Нет. Вы вытягиваете из них всякие подробности, хотя их не помнит ни один нормальный человек. Естественно, он кажется дураком. Хотела бы я поговорить с ним!
– Моя дорогая… – начал ее дядя, но увидел лицо над ее плечом и умолк. Симон, пристойно кашлянув, повел такую речь:
– Если Ваше Величество не возражает, я скажу, что мы должны сохранять здравое чувство меры. Лакей – человек неученый, и в этом смысле действительно – человек из народа, один из бесчисленных представителей обычных людей. Для изучения общества с ним интересно побеседовать, но в данное время мы не вправе отвлекаться от других, более насущных проблем. Мы должны изловить исключительно опасных преступников. Профессор пользуется большой известностью; генерал – военный герой, стоящий во главе армий; и спорить сейчас о заурядном лакее…

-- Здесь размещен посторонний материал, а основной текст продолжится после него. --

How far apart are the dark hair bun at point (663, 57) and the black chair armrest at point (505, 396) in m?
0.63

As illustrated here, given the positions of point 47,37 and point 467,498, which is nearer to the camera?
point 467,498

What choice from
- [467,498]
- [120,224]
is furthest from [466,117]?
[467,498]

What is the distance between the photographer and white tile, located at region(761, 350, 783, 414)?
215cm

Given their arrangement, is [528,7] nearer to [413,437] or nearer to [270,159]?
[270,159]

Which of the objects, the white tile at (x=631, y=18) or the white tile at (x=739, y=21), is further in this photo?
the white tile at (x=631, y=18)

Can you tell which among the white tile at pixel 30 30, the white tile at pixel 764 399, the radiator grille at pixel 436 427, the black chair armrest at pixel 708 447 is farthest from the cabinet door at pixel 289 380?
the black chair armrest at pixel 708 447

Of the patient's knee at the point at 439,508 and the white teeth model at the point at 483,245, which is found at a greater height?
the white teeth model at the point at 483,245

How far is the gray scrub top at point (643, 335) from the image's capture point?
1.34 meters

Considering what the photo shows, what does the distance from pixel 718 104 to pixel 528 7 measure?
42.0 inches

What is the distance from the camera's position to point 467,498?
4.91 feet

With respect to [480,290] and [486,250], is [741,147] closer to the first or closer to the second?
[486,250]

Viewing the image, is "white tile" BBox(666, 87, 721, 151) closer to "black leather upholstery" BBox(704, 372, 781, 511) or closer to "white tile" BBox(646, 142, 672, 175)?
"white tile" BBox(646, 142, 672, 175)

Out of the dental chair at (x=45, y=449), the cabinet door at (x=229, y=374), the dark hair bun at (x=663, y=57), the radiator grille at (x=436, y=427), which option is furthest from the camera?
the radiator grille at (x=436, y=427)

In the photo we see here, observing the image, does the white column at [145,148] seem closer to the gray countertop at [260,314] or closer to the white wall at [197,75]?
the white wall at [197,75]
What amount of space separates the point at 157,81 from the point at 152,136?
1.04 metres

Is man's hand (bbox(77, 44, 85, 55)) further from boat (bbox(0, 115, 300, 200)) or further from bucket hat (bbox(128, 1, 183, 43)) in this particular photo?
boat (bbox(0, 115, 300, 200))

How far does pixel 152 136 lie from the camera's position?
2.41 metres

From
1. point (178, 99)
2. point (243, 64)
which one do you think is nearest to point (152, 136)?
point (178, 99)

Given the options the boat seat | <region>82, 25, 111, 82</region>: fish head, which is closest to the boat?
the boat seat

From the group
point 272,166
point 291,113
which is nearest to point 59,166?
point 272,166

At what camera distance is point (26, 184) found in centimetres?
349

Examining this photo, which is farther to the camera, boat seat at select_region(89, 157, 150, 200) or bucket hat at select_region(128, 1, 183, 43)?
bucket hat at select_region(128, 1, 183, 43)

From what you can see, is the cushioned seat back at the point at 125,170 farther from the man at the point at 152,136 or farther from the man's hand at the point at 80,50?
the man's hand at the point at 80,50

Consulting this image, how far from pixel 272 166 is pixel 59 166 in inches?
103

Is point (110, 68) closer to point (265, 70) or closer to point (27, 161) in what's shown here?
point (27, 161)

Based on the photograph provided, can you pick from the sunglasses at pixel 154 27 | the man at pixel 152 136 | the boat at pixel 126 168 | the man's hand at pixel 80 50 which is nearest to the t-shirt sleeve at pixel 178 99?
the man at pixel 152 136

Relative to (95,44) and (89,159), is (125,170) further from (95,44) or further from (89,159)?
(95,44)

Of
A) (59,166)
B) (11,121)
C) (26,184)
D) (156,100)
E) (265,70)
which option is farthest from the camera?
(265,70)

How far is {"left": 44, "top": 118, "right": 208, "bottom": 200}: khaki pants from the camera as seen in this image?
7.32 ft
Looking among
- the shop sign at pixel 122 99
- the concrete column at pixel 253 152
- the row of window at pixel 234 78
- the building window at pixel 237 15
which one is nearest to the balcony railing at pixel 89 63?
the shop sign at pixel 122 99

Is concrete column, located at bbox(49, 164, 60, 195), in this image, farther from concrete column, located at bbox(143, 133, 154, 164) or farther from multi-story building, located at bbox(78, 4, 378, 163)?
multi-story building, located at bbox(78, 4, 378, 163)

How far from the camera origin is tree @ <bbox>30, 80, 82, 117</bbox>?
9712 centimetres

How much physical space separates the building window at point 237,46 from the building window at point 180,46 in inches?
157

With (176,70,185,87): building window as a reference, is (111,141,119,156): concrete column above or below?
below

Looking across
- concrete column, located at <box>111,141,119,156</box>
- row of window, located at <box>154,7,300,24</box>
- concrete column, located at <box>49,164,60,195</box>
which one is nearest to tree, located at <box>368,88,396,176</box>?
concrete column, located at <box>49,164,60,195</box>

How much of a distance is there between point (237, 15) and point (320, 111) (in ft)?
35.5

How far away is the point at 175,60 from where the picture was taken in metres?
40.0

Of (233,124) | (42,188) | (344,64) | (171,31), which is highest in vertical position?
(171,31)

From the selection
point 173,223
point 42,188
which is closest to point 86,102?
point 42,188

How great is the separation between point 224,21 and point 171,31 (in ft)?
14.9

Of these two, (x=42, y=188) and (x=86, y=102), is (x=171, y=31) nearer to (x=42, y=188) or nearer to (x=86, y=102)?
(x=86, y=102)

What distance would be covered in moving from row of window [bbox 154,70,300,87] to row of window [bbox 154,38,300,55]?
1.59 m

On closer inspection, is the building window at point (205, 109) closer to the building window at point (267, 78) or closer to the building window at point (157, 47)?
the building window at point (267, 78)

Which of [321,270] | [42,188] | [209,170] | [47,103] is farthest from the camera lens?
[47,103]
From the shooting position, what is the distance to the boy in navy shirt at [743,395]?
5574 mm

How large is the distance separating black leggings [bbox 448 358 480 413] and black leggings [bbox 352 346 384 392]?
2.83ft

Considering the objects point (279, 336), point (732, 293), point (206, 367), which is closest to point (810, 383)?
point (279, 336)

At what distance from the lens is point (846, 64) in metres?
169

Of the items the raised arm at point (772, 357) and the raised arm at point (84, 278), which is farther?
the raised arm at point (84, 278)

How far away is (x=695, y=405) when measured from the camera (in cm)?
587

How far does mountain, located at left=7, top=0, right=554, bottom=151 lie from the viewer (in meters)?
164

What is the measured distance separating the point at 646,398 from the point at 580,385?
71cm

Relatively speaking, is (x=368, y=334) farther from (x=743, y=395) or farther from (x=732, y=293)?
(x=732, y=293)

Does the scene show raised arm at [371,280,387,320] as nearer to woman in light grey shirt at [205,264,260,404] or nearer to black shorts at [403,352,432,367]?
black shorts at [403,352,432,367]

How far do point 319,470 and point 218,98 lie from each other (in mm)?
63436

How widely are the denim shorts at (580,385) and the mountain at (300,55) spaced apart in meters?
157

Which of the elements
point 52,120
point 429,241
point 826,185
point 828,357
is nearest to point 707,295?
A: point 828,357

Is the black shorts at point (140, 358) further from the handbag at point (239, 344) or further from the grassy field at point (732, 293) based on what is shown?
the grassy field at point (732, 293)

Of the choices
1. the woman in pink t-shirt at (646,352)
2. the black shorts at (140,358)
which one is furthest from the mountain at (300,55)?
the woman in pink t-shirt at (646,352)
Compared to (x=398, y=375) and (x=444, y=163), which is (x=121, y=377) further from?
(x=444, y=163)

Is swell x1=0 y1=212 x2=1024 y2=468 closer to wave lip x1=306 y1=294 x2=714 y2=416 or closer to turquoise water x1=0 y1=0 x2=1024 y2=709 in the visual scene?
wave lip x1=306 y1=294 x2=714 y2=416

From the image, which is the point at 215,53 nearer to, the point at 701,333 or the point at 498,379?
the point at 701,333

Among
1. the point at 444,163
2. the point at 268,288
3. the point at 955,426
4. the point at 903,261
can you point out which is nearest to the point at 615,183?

Он замолк. Аврелия Августа шла к двери, обратив к нему невинное и гневное лицо. Убежденность тех, кто еще не верит в сложность жизни, сверкала на этом лице, и двое мужчин уступили принцессе, требующей свидания с лакеем, словно увидели в ней великую пастушку, требовавшую свидания с королем.
4. Женское неразумие
Итак, налет на Павлинью площадь кончился фарсом, комнаты оказались пустыми, если не считать растерянного слуги, которого и забрали вместе с той мебелью, которая могла бы дать хоть какой-то ключ к тайне. В слуге этом не было ничего, что отличало бы его от мебели. Он был довольно высок и довольно статен, как подобает хорошему лакею. Его приятное, важное лицо казалось и восковым, и деревянным, что подошло бы к пудреному лакейскому парику, но больше он ничем не отличался, разве что подбородок был слишком упрям, хотя светлые глаза выражали еще меньше, чем требует служба. Действительно, когда начался допрос, полиция убедилась и в его исключительном упрямстве, и в исключительной глупости.
Конечно, его обижали, пугали и ругали, используя те незаметные методы, которые в современных и просвещенных государствах как бы и предназначены для кебменов, мелких торговцев, слуг, словом – для тех, кто по бедности обязан предаваться преступлениям, хотя равно те же методы ужасают всю Европу, если их по глупости применят к банкиру или известному журналисту. Однако от лакея ничего не добились, усталые полисмены склонялись к тому, что он – полный идиот, но глава их, человек умный и не лишенный благородства, подозревал, что слуга молчит, ибо предан хозяевам.